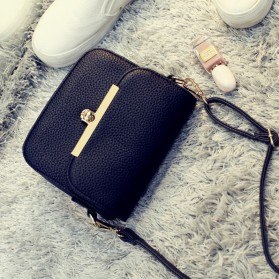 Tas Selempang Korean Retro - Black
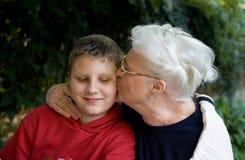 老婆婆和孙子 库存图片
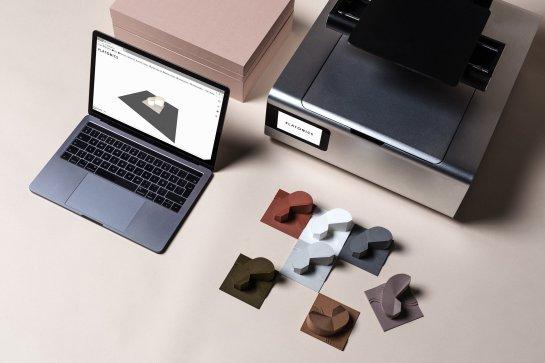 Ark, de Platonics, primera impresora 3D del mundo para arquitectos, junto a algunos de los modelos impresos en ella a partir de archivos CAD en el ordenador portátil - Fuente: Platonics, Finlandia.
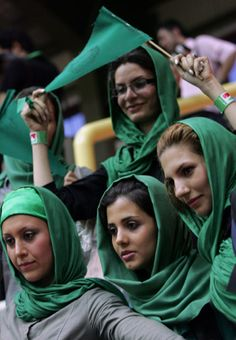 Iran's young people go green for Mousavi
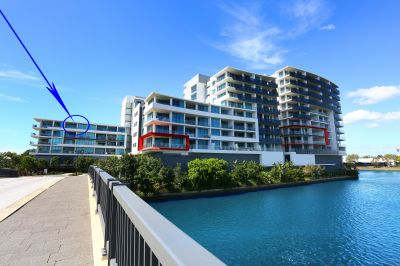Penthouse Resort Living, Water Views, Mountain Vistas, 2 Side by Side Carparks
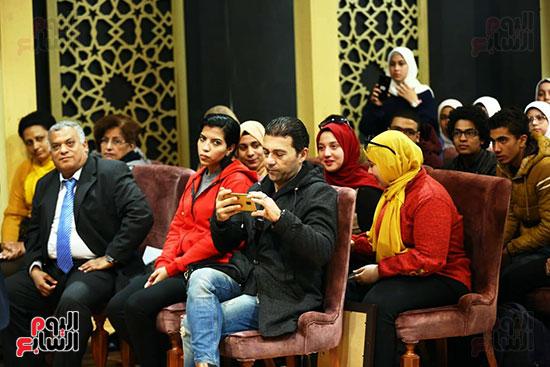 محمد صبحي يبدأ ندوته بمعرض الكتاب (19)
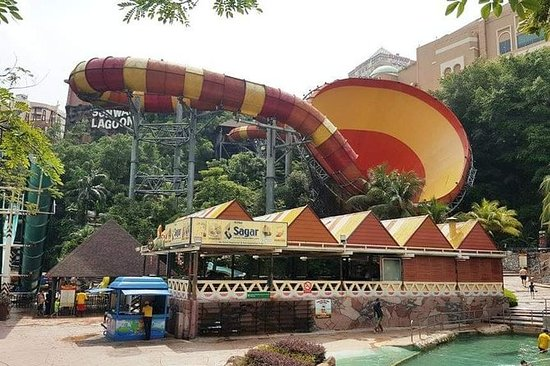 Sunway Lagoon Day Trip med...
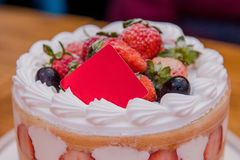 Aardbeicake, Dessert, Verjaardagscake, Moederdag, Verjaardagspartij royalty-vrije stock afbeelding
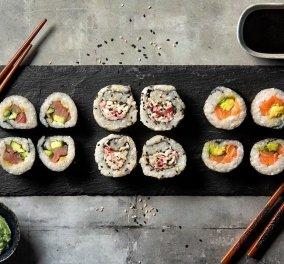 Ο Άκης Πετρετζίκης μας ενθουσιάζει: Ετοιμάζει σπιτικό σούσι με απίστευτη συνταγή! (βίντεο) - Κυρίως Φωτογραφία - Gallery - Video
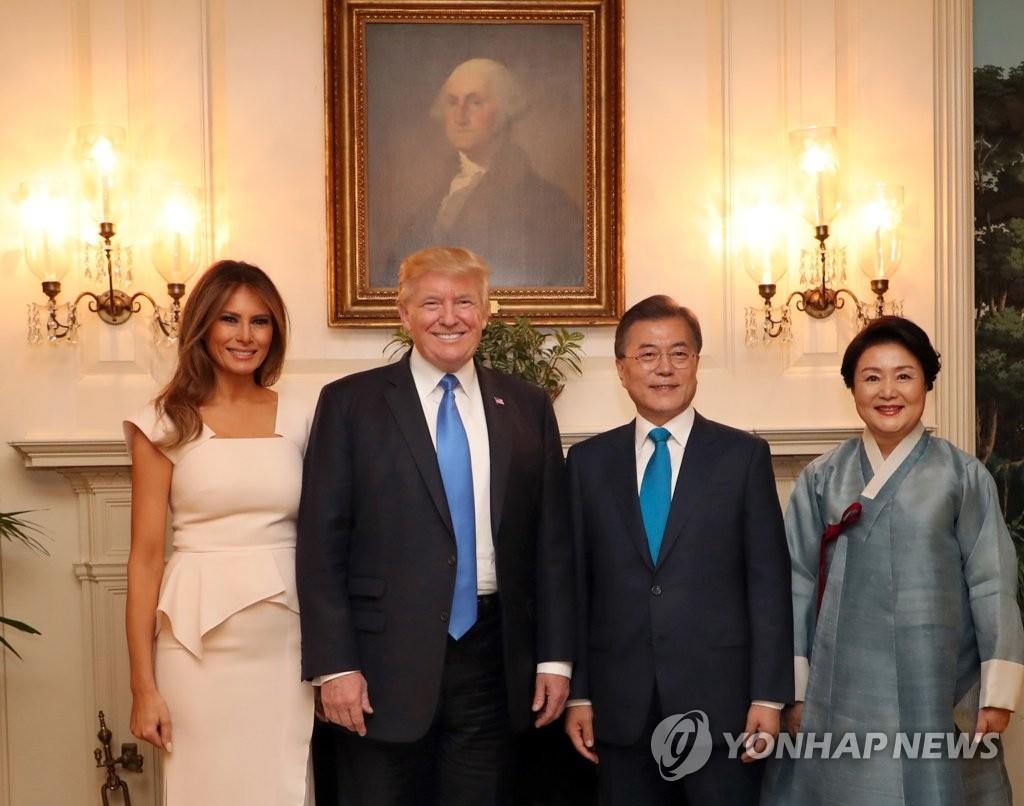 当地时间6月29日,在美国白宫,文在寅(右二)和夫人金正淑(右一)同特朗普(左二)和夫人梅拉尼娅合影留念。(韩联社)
+===+
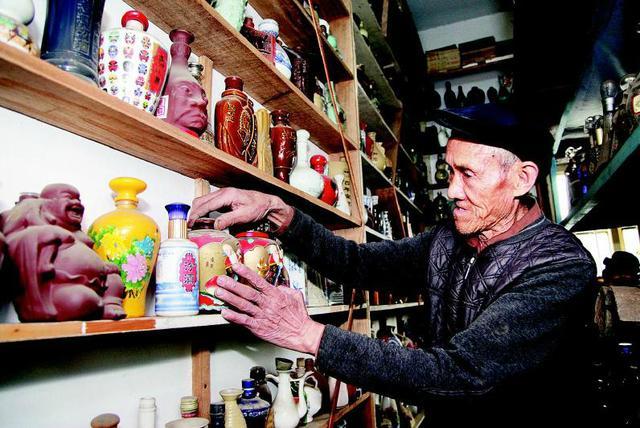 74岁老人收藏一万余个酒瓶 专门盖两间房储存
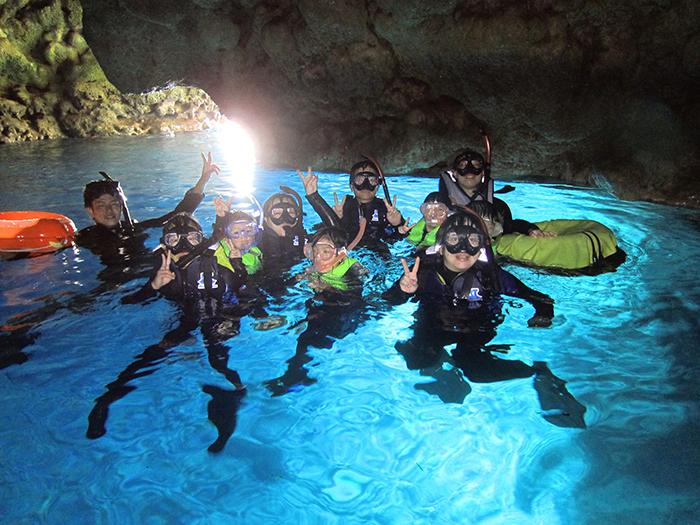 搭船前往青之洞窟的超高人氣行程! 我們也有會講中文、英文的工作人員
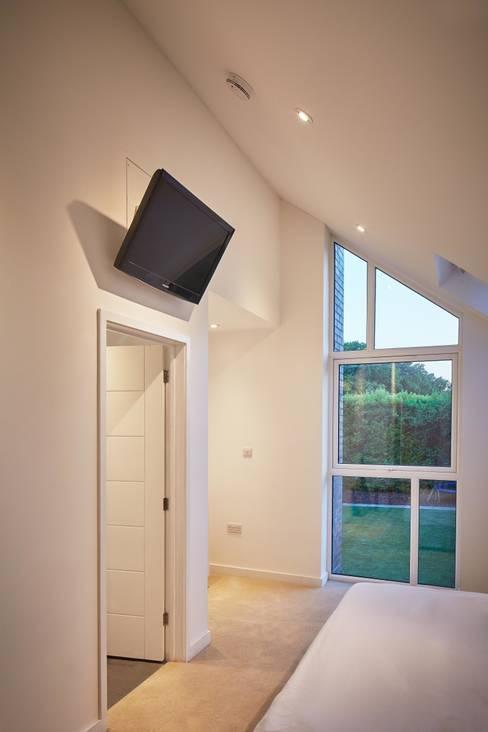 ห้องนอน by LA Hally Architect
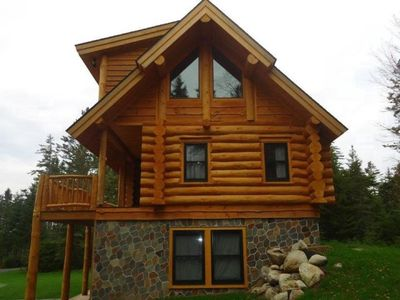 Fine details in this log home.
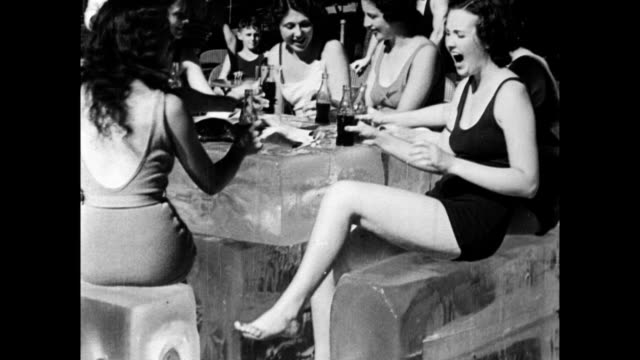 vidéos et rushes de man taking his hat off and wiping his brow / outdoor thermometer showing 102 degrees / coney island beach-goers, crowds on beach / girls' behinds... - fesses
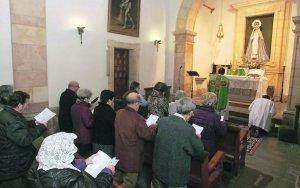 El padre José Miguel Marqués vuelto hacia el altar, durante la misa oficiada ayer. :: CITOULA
+===+
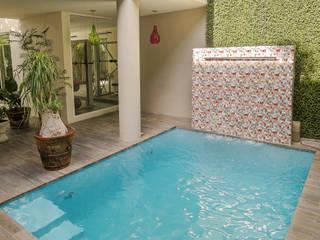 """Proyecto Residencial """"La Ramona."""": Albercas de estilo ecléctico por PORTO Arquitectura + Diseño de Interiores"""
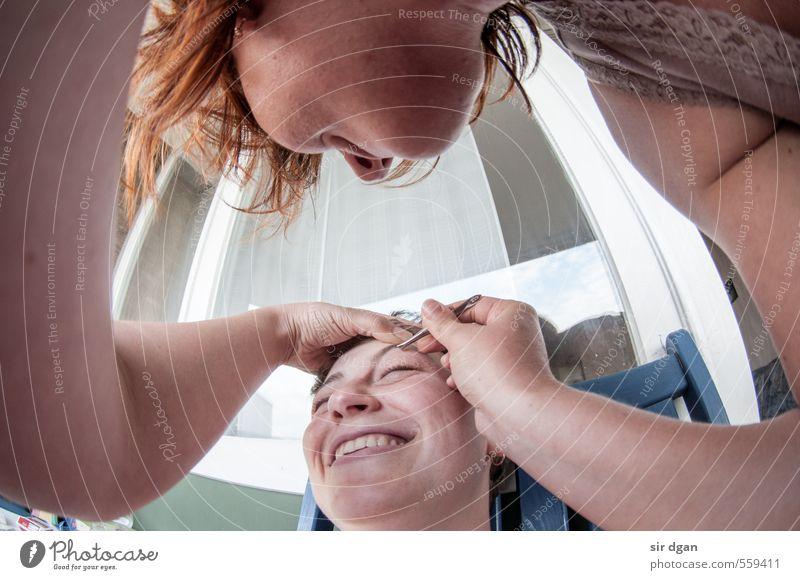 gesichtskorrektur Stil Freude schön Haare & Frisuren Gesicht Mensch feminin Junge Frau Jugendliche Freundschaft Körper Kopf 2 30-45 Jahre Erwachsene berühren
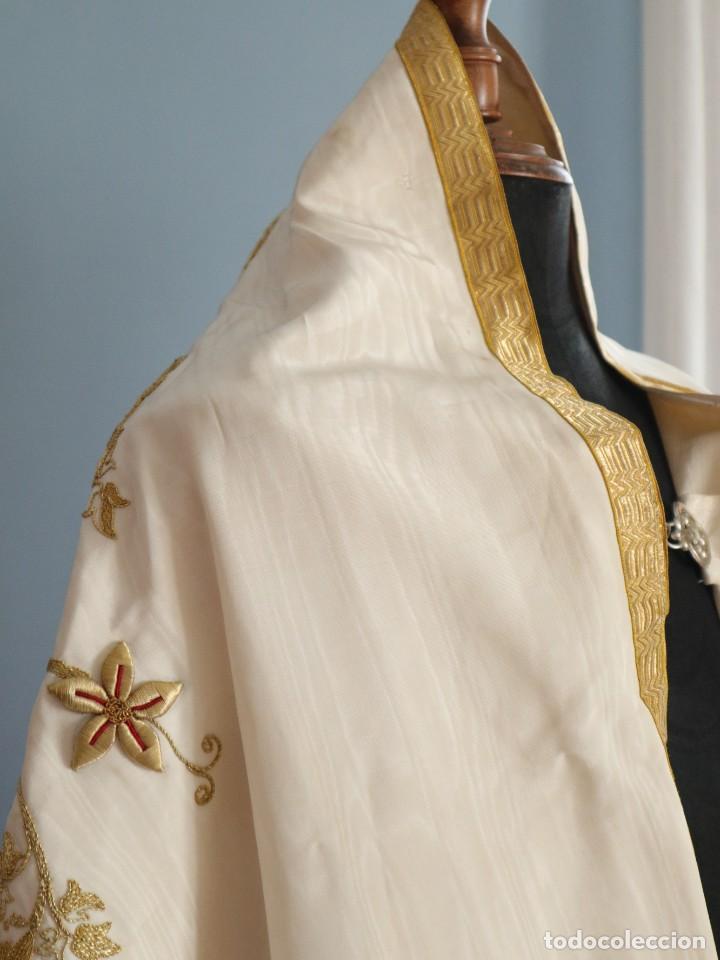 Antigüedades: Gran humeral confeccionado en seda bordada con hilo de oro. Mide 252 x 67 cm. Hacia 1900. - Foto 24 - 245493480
+===+
### INSTRUCTIONS FOR THE TASK
All lines above from the one containing "gesichtskorrektur Stil Freude" up to and including the one containing "Antigüedades: Gran humeral" are to be set down exactly, and nothing else. Leave images out.

### RESULT OF THE EXERCISE
 gesichtskorrektur Stil Freude schön Haare & Frisuren Gesicht Mensch feminin Junge Frau Jugendliche Freundschaft Körper Kopf 2 30-45 Jahre Erwachsene berühren
 Antigüedades: Gran humeral confeccionado en seda bordada con hilo de oro. Mide 252 x 67 cm. Hacia 1900. - Foto 24 - 245493480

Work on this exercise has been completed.